──────── Available data ────────
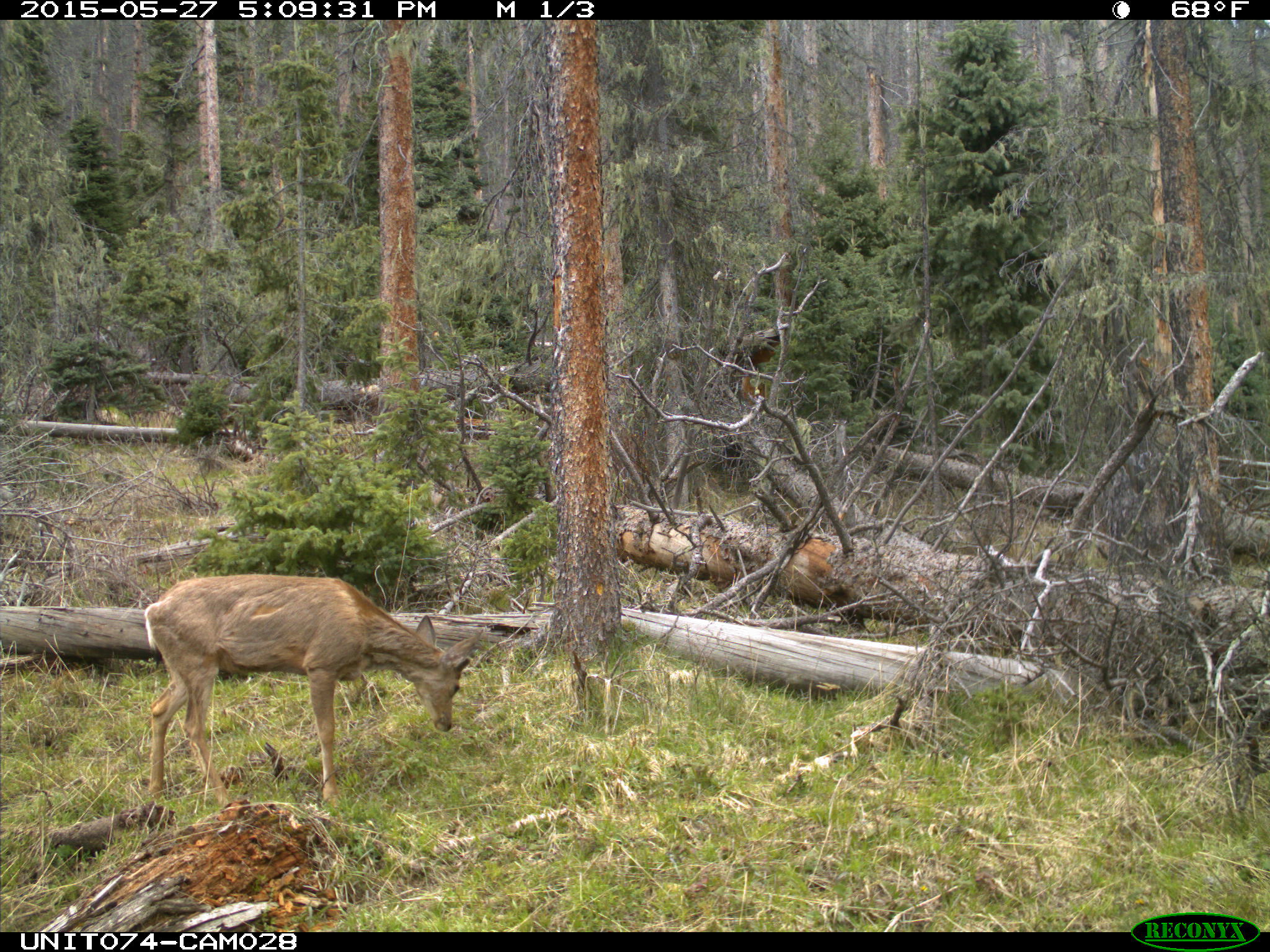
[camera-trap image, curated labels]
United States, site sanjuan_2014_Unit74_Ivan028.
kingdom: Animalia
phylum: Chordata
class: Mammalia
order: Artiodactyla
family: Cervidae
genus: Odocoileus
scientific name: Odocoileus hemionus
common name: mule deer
────────
Task goal
Begin with the line containing "United States, site" and repeat each line exactly until the records above end.

Exercise response
United States, site sanjuan_2014_Unit74_Ivan028.
kingdom: Animalia
phylum: Chordata
class: Mammalia
order: Artiodactyla
family: Cervidae
genus: Odocoileus
scientific name: Odocoileus hemionus
common name: mule deer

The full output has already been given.